The most common tactic we’ve seen from large corporations is providing a package of benefits for startups in order to build relationships with early-stage companies. This promotes the company’s core services to new customers, and hopefully locks them in as permanent customers.
For example, HP created a website, HP Startup Central, which provides a slew of startup-specific discounts, promotions, and tools. Dell’s Entrepreneur in Residence (EIR) Program offers “custom software and hardware integration, escalated 24/7 technical support, dedicated customer care agents, and complimentary access to local, pre-sale and enterprise consultants."
Microsoft BizSpark is a global program that helps software startups by giving them access to a range of Microsoft software at free or discounted prices. In addition, BizSpark offers technical support, business training, and a network of over 2,000 partners to connect members with incubators, investors, advisors, government agencies, and other resources.
The Rackspace Startup Program (not a Fortune 500 company, yet worth a mention) provides free cloud hosting and mentorship through a number of participating incubators, universities, and venture capital firms.
The accelerator model has produced some notable companies, and some of the Fortune 500 also want to get in the game. However, I agree with Erin Griffith that there’s a surplus of accelerators, and expect some significant shrinkage in 2013-14.
Nike hosts a program called Nike+ Accelerator which offers 10 partner companies “Support As You Go,” during a 3-month period in which they are each given $20,000. At the end of the program, “each team will present to Nike executives, mentors, angel investors, venture capitalists, and tech industry leaders.” The SAP Startup Focus Program functions as an accelerator for startups using SAP HANA as their application database. SAP helps startups utilize the platform, hosts events focused on SAP technologies and related topics, and showcases results at the end of the program. SAP also has a dedicated fund for startups using HANA.

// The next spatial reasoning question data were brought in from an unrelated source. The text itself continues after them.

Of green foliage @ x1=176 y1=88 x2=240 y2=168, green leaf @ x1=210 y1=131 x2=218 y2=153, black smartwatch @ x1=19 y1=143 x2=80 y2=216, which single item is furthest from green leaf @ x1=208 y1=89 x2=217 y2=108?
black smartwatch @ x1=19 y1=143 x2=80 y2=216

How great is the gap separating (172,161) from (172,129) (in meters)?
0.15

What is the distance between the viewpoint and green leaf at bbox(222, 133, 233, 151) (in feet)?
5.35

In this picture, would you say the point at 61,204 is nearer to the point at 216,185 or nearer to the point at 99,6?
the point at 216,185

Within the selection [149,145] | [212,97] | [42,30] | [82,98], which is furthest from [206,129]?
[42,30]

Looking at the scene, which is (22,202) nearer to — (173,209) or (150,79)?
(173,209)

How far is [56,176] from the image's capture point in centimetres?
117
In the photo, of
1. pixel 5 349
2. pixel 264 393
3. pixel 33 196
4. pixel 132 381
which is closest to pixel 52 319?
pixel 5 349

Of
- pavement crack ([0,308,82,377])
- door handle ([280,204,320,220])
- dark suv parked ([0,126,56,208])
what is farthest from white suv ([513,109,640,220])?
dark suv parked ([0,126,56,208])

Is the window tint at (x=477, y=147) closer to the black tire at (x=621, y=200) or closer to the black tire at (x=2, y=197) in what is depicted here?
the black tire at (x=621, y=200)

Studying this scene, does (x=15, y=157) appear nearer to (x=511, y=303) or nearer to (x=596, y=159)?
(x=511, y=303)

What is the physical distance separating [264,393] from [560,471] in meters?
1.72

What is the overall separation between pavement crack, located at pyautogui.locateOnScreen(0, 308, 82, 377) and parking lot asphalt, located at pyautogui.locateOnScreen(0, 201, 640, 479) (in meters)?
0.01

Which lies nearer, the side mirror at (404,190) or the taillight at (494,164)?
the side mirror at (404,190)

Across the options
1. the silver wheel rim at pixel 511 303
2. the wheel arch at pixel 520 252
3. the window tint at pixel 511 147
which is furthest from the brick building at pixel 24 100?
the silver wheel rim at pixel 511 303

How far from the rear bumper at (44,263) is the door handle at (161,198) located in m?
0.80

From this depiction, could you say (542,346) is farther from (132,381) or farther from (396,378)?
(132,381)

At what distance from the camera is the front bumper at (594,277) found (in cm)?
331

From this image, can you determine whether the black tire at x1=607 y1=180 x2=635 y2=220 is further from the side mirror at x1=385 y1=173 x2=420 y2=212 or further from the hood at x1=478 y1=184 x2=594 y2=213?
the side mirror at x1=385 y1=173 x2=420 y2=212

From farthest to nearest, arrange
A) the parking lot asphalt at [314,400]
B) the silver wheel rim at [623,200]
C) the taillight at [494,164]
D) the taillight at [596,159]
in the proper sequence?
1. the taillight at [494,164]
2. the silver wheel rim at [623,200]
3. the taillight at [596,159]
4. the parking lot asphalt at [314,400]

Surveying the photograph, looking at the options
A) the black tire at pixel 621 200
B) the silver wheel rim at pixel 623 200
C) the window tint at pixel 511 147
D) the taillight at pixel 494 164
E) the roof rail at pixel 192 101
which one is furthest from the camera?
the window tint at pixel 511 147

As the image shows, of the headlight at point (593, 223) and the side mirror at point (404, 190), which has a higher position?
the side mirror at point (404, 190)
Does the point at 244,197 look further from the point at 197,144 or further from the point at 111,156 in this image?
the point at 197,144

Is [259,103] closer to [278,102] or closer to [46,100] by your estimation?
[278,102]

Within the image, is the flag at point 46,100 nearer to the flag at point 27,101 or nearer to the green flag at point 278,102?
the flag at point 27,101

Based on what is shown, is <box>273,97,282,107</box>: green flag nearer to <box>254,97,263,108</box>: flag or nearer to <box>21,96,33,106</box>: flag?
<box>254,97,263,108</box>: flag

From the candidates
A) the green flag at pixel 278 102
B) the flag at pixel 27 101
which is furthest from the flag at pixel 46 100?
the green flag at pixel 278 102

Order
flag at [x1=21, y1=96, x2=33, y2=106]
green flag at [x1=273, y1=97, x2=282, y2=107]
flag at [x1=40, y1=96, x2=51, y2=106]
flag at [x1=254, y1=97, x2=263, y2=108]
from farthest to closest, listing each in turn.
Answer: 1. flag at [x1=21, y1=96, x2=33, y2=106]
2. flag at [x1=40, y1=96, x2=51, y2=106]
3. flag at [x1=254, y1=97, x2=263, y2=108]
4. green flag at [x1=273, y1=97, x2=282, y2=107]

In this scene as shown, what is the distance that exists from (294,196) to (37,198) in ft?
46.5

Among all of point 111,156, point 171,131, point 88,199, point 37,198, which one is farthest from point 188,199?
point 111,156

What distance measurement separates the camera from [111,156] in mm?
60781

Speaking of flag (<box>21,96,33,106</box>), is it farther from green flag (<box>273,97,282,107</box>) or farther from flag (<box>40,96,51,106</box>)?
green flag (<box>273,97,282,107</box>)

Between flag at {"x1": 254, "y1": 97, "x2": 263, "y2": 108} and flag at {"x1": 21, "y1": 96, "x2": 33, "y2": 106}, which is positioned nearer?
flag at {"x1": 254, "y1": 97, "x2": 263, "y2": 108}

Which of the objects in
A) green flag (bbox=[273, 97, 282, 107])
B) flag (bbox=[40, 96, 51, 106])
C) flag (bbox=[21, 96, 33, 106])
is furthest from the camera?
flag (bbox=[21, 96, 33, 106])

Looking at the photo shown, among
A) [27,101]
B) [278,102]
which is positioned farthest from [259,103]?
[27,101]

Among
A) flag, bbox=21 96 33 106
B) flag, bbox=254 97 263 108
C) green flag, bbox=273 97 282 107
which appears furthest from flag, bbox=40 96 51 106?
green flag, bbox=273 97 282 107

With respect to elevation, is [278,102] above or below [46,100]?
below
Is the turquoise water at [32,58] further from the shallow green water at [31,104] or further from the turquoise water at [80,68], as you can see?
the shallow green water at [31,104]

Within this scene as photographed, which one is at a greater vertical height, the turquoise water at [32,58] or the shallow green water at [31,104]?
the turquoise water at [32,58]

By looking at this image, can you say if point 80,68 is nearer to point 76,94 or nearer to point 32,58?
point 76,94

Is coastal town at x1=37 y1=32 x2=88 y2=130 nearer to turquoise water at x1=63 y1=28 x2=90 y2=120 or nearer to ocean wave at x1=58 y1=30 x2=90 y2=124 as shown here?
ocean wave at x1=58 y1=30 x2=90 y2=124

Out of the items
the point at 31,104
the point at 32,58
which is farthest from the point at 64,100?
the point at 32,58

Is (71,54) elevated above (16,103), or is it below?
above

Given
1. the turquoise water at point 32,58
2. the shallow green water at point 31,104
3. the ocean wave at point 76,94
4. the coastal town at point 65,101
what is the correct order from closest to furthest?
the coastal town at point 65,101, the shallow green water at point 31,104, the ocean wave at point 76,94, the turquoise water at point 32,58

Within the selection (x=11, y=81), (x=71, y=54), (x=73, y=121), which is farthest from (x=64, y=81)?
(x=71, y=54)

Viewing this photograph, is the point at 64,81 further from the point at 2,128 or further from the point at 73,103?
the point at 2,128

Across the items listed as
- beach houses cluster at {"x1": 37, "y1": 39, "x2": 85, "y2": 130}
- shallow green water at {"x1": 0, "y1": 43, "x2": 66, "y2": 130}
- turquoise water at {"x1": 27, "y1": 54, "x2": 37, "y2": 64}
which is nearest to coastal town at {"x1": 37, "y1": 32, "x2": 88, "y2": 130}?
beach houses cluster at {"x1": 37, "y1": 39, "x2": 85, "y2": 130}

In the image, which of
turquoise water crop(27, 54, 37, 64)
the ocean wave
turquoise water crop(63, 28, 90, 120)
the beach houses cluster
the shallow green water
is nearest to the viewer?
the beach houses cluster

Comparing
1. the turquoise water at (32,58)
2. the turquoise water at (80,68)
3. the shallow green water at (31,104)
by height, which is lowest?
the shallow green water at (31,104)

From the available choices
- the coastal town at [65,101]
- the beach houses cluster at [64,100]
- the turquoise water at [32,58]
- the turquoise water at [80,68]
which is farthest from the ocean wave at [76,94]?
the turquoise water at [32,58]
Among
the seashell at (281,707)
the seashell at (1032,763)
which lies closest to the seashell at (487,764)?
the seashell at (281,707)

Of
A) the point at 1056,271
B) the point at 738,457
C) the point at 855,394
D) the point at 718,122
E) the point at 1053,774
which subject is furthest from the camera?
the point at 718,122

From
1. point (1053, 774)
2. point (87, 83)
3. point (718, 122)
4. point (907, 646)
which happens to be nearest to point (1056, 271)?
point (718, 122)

IBM’s Global Entrepreneur Program includes “no charge software, exclusive local networking and mentorship events” via IBM SmartCamp, “technical enablement support to help you develop your product and get to market faster,” and “visibility as part of the IBM smarter planet agenda.” The Softlayer Catalyst Startup Program (an IBM company) similarly provides hosting and mentorship to referred startups.
General Electric has chosen to focus on the health space in their GE and StartUp Health Academy Entrepreneurship Program. This program “will help early-stage consumer health companies navigate the unique challenges of building successful growth companies.” The companies will have access to GE mentors and “will offer a virtual commercial laboratory” that provides innovative business models and partnership opportunities.
Google provides a directory of resources for startups (both from Google and elsewhere) through their platform Google for Entrepreneurs. They are a major sponsor of several accelerator programs, including Startup Weekend; Global K-Startup, which “aims to help Korean startups go global," and 10,000 Startups in India.
Startups should certainly research these opportunities, and take advantage of the resources of the large companies. Hopefully the Fortune 500 will buy from, invest in, and perhaps eventually acquire them.